27 Jaruari, 2012
بِسْمِ اللّهِ الرَّحْمَنِ الرَّحِيْمِ
“Sesungguhnya orang-orang yang mengatakan, ‘Rabb kami adalah Allah’, kemudian mereka meneguhkan pendiriannya (beristiqamah), maka tidak ada kekhawatiran terhadap mereka dan mereka tiada pula berduka cita. Mereka itulah penghuni-penghuni surga , mereka kekal di dalamnya sebagai balasan atas apa yang telah mereka kerjakan”.(QS al-Ahqaaf: 13-14)
Sebagai bentuk penghambaan manusia
pada Rabbnya, ibadah memerlukan istiqamah. Keteguhan hati dalam mengikuti
petunjuk yang dengan jelas telah ditetapkan dalam al-Qur’an dan al-Hadits,
tanpa menambah atau mengurangi sedikit pun.
Istiqamah sebagai konsep yang syamil
(menyeluruh) dan kamil (sempurna) secara sederhana dapat bermakna
keberlangsungan yang terus menerus dalam kebenaran dan kebaikan, baik sebagai
ucapan, perbuatan, keyakinan, sikap maupun nilai.

* Daftar Tugas *
1: Dalam teks tentang istiqamah, apa arti kata "syamil"?
2: Tuliskan ulang kata demi kata bagian teks tentang istiqamah yang dibuka dengan kata-kata "27 Jaruari, 2012" dan ditutup dengan "sikap maupun nilai.".
Daftar berikut tidak berkaitan dengan teks tentang istiqamah.

* Cuplikan Data *
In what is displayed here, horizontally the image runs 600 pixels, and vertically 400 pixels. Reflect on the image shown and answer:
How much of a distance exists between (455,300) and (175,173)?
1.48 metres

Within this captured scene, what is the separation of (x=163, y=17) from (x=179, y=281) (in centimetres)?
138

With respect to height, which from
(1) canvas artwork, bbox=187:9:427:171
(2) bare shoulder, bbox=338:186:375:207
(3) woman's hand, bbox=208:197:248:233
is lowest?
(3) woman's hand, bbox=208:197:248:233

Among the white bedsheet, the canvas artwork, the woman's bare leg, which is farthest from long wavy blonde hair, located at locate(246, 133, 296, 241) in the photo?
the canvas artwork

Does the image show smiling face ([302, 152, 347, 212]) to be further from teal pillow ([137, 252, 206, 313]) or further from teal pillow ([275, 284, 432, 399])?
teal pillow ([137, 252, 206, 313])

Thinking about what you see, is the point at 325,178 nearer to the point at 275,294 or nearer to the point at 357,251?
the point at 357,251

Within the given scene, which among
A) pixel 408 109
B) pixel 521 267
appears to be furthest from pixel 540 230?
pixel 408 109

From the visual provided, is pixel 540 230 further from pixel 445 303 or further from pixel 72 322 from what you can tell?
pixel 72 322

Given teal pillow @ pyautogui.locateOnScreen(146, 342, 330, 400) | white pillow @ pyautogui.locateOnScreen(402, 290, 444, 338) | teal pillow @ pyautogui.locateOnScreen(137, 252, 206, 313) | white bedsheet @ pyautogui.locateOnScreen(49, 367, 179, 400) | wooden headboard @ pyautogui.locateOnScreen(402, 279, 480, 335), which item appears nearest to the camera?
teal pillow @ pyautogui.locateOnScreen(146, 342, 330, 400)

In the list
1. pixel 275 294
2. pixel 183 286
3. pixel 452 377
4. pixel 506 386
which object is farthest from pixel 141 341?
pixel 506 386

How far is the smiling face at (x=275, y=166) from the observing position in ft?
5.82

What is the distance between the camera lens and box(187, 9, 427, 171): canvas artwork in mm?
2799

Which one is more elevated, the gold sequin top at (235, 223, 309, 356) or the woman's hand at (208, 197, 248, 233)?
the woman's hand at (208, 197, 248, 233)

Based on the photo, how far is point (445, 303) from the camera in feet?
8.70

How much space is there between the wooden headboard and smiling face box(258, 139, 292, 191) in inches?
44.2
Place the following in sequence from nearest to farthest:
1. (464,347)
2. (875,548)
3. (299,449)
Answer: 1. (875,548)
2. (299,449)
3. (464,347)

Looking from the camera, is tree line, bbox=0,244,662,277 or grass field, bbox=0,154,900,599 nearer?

* Jawaban Tiap Tugas *
1: Menyeluruh.

2:
27 Jaruari, 2012
بِسْمِ اللّهِ الرَّحْمَنِ الرَّحِيْمِ
“Sesungguhnya orang-orang yang mengatakan, ‘Rabb kami adalah Allah’, kemudian mereka meneguhkan pendiriannya (beristiqamah), maka tidak ada kekhawatiran terhadap mereka dan mereka tiada pula berduka cita. Mereka itulah penghuni-penghuni surga , mereka kekal di dalamnya sebagai balasan atas apa yang telah mereka kerjakan”.(QS al-Ahqaaf: 13-14)
Sebagai bentuk penghambaan manusia
pada Rabbnya, ibadah memerlukan istiqamah. Keteguhan hati dalam mengikuti
petunjuk yang dengan jelas telah ditetapkan dalam al-Qur’an dan al-Hadits,
tanpa menambah atau mengurangi sedikit pun.
Istiqamah sebagai konsep yang syamil
(menyeluruh) dan kamil (sempurna) secara sederhana dapat bermakna
keberlangsungan yang terus menerus dalam kebenaran dan kebaikan, baik sebagai
ucapan, perbuatan, keyakinan, sikap maupun nilai.